▶ **Your task**:
An exact restatement of the data below, with the pictures removed, is the required answer.

▶ **Data section**:
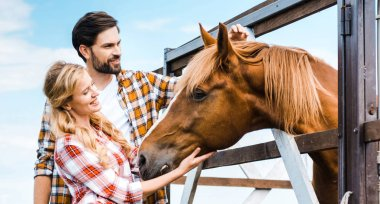 Couple of smiling ranchers palming horse in stable stock vector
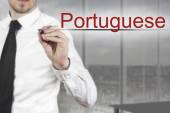 Businessman writing in the air portuguese — Stock Photo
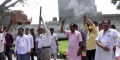 Shiv Sena leaders firing in the air during cremation of slain leader Durga Prasad Gupta as tribute in Khanna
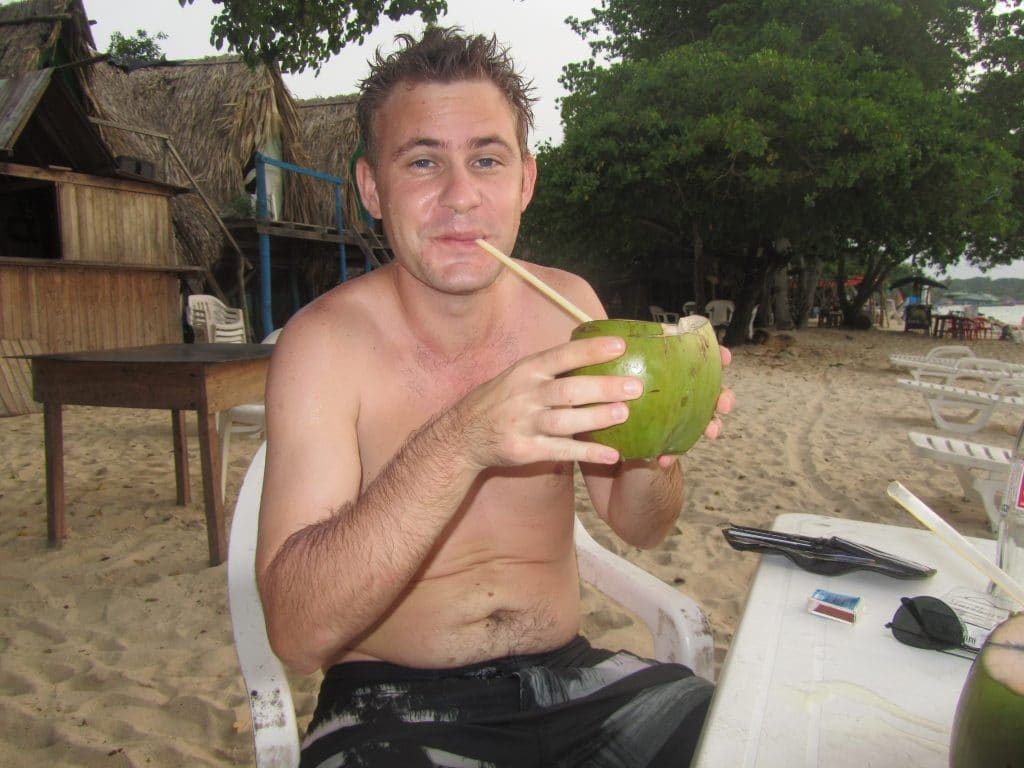 Photo of a guy drinking out of a coconut at Playa Blanca, Barú.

▶ **Exercise answer**:
 Couple of smiling ranchers palming horse in stable stock vector
 Businessman writing in the air portuguese — Stock Photo
 Shiv Sena leaders firing in the air during cremation of slain leader Durga Prasad Gupta as tribute in Khanna
 Photo of a guy drinking out of a coconut at Playa Blanca, Barú.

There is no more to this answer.